Cosa si chiede: Trascrivi come elenco numerato le righe dei record che vanno da quella con "Gazing at this" fino all'ultima, senza includere le righe vuote.

Elenco:
⟨

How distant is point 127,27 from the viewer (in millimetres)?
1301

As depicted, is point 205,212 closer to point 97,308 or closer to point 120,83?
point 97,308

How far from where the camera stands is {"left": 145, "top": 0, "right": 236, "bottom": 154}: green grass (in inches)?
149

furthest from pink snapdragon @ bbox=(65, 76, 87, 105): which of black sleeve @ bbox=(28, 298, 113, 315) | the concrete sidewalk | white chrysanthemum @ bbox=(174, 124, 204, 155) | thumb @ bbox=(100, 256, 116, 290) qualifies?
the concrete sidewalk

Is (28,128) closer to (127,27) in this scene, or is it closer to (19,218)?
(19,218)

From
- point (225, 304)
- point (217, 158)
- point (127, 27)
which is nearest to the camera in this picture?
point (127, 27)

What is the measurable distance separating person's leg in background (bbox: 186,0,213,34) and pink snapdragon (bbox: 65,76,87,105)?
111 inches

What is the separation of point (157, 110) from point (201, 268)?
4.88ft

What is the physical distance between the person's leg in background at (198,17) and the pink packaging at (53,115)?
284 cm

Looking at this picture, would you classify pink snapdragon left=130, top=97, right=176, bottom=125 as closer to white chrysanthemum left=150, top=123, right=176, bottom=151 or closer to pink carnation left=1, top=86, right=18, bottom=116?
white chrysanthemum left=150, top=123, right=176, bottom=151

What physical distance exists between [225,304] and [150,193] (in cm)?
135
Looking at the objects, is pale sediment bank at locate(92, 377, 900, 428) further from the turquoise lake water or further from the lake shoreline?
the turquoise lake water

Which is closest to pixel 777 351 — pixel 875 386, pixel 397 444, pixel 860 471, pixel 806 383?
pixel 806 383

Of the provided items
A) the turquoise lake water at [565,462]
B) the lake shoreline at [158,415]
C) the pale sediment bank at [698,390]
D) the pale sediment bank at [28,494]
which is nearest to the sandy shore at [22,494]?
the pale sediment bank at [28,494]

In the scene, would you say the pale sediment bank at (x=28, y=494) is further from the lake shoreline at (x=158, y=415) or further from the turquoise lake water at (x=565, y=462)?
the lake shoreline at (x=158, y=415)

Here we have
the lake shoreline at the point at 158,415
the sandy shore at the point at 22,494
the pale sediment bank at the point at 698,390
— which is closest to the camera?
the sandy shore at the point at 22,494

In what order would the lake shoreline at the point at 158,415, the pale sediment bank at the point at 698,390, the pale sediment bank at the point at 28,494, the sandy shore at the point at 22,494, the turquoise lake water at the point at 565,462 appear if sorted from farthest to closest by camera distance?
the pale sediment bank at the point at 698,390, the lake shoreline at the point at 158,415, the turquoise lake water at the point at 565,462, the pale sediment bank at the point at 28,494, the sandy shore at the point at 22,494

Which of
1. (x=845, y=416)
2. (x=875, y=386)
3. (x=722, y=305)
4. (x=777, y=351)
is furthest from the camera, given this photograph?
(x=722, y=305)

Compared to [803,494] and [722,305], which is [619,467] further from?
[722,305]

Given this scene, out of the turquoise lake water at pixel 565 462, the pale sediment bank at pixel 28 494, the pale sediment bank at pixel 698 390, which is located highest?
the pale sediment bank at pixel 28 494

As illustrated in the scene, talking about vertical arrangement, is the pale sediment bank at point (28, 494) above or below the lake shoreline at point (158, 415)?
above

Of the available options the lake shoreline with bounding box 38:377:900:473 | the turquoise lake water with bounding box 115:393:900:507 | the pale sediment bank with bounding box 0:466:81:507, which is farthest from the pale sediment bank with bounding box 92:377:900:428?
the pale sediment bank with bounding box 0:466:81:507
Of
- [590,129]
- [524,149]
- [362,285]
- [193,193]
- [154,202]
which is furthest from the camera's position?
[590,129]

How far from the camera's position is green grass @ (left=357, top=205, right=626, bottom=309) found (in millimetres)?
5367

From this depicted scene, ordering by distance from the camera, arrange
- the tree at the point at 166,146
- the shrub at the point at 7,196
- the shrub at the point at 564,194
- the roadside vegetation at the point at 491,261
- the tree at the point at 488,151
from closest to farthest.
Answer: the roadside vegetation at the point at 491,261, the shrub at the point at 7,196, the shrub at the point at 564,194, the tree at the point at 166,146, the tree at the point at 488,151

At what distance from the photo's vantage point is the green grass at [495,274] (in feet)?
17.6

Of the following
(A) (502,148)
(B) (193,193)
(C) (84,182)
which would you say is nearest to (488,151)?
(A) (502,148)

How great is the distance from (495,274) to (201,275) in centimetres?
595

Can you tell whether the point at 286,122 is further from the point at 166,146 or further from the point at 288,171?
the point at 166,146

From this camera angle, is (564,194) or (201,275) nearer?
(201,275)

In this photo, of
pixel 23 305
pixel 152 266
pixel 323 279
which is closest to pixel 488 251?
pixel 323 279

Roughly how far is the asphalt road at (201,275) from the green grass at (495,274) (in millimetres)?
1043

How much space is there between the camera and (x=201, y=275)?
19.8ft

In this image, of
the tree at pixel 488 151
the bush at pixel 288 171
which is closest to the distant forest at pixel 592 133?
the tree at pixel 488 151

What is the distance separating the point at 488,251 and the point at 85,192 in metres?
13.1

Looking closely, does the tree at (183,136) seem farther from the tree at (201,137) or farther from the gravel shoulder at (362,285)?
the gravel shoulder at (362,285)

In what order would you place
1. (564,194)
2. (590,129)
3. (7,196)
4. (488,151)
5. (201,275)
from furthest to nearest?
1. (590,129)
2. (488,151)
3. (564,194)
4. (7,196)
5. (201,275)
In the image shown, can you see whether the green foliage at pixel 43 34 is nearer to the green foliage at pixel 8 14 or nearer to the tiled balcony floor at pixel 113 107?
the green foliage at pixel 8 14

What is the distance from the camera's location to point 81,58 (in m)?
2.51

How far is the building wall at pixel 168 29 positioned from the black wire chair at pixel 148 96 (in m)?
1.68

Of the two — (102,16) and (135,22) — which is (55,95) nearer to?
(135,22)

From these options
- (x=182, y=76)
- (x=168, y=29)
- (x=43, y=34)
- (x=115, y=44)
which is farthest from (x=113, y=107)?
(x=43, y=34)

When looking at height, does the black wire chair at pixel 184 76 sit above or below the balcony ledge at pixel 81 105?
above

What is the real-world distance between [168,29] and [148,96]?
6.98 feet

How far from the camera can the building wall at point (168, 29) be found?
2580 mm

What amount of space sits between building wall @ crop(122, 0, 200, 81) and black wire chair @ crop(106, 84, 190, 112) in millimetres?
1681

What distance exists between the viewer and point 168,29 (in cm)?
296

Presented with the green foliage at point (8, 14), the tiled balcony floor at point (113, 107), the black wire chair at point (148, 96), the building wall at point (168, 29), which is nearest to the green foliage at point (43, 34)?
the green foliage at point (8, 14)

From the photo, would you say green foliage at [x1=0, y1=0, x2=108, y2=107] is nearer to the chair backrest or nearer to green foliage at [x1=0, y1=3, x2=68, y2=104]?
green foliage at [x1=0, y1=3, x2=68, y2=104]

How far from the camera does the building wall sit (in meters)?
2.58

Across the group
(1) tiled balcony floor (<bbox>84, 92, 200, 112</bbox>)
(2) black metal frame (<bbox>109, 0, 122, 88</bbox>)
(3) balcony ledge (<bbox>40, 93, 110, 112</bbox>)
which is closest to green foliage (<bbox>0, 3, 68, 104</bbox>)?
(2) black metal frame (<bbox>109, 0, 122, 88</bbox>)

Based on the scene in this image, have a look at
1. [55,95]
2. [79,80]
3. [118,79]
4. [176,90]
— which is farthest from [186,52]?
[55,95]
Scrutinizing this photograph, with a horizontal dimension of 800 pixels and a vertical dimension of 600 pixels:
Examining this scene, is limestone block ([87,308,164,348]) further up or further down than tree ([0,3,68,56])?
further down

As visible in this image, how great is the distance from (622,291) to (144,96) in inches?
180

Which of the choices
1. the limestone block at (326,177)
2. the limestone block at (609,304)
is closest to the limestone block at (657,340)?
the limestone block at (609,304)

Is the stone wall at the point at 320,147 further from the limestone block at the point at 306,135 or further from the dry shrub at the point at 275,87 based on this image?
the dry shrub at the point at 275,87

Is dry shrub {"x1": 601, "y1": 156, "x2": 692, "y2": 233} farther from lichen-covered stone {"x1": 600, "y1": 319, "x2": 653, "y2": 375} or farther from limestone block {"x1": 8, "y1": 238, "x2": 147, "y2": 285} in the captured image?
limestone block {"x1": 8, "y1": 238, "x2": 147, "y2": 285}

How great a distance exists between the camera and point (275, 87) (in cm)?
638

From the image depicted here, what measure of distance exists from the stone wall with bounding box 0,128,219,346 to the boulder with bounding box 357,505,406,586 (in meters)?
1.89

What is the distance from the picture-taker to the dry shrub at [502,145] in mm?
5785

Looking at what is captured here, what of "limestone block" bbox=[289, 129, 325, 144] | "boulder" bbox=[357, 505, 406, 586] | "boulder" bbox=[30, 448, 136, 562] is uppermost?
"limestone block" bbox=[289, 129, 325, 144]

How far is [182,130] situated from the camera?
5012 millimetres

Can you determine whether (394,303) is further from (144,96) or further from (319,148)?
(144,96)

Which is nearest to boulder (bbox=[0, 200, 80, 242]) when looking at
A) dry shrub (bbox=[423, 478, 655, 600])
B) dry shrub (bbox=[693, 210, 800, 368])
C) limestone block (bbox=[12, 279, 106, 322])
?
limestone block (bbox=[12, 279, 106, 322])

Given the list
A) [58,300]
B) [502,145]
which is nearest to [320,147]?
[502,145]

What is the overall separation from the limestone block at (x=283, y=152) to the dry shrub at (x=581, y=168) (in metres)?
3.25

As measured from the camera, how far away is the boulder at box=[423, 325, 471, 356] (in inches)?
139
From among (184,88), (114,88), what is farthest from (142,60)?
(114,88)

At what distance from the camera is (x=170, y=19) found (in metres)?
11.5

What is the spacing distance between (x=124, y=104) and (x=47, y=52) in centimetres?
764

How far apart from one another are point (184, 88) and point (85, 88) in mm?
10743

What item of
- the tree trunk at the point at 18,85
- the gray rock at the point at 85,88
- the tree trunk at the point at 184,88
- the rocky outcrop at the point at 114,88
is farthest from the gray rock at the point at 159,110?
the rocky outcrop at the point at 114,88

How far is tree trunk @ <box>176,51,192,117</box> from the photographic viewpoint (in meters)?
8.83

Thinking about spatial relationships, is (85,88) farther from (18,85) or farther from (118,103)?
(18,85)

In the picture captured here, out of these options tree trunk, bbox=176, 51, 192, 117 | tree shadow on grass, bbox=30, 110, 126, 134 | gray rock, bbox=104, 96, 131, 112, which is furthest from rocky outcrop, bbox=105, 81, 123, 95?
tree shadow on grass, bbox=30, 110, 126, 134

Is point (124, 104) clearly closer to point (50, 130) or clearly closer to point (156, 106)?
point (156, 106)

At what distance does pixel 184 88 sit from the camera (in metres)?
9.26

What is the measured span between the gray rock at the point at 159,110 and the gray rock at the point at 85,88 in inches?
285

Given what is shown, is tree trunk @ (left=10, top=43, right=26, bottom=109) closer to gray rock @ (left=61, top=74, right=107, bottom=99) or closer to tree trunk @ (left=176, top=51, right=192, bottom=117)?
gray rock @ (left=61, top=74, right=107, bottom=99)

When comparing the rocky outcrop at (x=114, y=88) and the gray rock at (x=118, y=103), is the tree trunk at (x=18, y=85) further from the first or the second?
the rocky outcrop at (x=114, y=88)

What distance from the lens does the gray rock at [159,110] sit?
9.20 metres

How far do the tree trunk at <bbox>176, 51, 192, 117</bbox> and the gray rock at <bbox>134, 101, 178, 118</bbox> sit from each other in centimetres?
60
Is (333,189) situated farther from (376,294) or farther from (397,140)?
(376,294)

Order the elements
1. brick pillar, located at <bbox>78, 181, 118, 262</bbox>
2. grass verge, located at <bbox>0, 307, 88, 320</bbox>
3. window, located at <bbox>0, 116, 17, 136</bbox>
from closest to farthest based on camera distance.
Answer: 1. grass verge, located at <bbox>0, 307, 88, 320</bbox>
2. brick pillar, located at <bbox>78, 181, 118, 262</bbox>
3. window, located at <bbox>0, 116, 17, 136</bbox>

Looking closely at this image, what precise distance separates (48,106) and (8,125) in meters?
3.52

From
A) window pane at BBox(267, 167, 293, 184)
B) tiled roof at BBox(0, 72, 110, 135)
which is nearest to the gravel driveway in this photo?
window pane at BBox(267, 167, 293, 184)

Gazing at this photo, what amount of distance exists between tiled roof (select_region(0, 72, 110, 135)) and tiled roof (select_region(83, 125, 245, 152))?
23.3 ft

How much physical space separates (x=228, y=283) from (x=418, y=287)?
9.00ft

⟩

Risultato:
1. Gazing at this photo, what amount of distance exists between tiled roof (select_region(0, 72, 110, 135)) and tiled roof (select_region(83, 125, 245, 152))?
2. 23.3 ft
3. How much physical space separates (x=228, y=283) from (x=418, y=287)?
4. 9.00ft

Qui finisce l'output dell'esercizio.